=== Texte proposé ===
Je n’irais pas jusqu’à dire que Cédric Grolet, le chef pâtissier du Meurice, est le nouveau Antonin Carême du siècle, mais pas loin. Et, évidemment, je ne suis pas seul à le dire. Les pâtisseries et créations de ce jeune chef de 29 ans, rencontré il y a deux ans dans un des plus beaux palaces parisiens qui fête cette année ses 180 ans d’existence, m’interpellent toujours et leur magie toujours autant mystérieusement préservée.
Car justement, si nous nous éloignons d’une certaine vision classique pâtissière assez attendue dans le monde consensuel de la gastronomie de palace, c’est pour pénétrer un nouveau territoire du goût, franc, tranché, honnête, où le sucre ne masque aucune saveur. Sans détours et sans trompettes. Une pâtisserie rêvée, puissante et unique, joueuse et aussi un brin espiègle. Une vraie signature, un nouveau continent et de nouveaux horizons pour un chef-acrobate au parcours exceptionnel qui a bien voulu tout récemment nous toucher un mot de sa nouvelle collection automne-hiver « Dessert Dessin 2 ».
===
À faire:
Répondez, s'il vous plaît, à ces questions sur le texte consacré à Cédric Grolet :
1. Quel âge a le chef ?
2. Combien d'années d'existence le palace fête-t-il cette année ?
3. Quel est le nom de sa nouvelle collection automne-hiver ?
=== Lignes de données ===
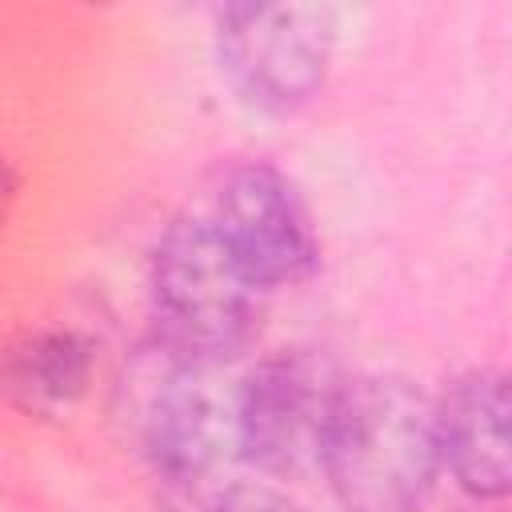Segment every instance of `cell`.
===
Corrigé de l'exercice:
1. 29 ans.
2. 180 ans.
3. « Dessert Dessin 2 ».